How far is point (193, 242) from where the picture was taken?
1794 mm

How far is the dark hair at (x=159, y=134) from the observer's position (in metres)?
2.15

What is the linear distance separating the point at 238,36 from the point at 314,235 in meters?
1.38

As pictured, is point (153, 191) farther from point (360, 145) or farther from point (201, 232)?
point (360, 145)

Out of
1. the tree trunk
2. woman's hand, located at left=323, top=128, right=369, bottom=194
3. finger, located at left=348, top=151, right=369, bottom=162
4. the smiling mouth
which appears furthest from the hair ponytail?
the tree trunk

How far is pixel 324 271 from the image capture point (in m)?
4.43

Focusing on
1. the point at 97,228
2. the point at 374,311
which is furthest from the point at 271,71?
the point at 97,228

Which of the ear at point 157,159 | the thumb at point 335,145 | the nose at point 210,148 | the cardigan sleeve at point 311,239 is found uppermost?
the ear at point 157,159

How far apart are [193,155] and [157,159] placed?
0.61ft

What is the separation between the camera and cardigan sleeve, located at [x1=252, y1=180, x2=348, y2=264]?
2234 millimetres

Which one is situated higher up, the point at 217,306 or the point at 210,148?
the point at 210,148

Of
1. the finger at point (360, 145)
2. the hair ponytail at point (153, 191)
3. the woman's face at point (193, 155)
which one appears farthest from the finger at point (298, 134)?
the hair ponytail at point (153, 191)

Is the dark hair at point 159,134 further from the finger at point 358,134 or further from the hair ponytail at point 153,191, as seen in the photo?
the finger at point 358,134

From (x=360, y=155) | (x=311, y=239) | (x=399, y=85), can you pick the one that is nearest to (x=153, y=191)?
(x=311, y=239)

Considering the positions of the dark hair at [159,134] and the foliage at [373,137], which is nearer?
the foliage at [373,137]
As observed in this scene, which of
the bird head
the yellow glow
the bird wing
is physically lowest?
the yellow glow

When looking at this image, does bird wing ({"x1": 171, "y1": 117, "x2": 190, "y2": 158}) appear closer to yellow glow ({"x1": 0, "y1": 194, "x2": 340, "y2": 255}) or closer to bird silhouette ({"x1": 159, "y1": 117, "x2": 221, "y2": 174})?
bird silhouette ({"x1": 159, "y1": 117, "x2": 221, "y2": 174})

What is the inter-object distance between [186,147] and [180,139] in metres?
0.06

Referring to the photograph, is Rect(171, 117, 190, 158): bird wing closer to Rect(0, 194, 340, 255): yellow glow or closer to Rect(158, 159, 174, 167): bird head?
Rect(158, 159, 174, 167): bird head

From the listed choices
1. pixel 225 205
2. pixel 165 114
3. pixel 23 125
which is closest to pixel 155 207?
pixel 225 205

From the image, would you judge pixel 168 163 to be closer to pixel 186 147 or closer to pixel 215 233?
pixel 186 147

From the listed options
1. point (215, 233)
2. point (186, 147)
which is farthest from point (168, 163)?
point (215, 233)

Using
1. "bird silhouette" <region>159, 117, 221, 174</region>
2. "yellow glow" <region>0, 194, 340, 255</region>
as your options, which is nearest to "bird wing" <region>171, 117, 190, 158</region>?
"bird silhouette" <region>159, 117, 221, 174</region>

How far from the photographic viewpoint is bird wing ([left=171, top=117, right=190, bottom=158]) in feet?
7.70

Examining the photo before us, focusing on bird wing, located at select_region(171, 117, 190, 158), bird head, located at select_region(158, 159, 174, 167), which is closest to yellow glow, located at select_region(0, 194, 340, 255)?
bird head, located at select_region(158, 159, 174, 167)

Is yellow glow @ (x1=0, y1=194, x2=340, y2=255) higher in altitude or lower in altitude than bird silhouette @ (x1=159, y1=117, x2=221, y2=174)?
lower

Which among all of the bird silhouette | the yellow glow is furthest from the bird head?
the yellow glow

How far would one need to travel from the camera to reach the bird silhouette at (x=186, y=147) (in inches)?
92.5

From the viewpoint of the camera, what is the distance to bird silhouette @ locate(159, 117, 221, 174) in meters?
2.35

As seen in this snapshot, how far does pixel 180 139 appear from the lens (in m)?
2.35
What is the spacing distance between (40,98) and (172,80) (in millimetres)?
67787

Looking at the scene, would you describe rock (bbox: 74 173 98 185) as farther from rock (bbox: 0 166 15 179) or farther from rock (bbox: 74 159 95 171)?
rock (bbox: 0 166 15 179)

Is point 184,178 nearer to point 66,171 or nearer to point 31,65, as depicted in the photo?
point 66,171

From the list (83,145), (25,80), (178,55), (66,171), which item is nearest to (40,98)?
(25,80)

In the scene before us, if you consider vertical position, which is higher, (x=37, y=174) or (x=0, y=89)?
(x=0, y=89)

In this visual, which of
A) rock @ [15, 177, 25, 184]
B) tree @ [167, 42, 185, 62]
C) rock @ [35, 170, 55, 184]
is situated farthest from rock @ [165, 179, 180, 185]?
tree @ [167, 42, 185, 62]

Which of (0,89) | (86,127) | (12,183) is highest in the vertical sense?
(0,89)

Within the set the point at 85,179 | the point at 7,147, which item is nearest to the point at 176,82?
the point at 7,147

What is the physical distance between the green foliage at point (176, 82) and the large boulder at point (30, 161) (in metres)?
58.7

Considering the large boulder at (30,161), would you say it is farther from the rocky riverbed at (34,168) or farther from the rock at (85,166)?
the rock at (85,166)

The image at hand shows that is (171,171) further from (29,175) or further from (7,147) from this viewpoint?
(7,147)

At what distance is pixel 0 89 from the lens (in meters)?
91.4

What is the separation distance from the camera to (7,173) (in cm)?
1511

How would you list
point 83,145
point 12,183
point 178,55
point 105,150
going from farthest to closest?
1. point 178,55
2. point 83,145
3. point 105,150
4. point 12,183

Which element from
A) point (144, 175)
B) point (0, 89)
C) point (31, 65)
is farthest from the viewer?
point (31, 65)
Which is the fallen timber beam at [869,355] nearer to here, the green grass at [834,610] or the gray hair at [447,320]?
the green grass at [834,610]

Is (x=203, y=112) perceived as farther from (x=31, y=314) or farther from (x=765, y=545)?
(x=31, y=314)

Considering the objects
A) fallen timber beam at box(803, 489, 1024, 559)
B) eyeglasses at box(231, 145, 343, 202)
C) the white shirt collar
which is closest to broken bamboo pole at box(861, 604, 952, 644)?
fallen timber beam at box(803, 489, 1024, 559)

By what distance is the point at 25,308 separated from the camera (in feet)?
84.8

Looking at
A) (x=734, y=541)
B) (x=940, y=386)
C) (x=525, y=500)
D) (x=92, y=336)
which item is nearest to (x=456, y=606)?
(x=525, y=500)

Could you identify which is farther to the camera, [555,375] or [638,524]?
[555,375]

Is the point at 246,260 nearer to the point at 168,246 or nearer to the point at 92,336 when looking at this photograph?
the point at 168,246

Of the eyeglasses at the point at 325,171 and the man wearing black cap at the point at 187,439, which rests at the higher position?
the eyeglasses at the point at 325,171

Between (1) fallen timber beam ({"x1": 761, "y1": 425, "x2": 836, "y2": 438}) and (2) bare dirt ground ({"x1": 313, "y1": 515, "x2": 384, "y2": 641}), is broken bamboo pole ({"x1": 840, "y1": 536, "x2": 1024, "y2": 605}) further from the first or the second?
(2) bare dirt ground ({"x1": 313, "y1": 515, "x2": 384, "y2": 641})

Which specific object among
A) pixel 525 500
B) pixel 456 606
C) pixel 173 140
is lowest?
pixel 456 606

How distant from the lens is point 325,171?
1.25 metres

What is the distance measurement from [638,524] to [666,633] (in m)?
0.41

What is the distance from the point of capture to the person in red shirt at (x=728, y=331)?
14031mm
____
# [Do this]
Copy the rows word for word, starting at the line that contains "What is the distance measurement" and ending with the last line of the rows.

# [Output]
What is the distance measurement from [638,524] to [666,633] (in m)?
0.41

What is the distance from the point of capture to the person in red shirt at (x=728, y=331)?
14031mm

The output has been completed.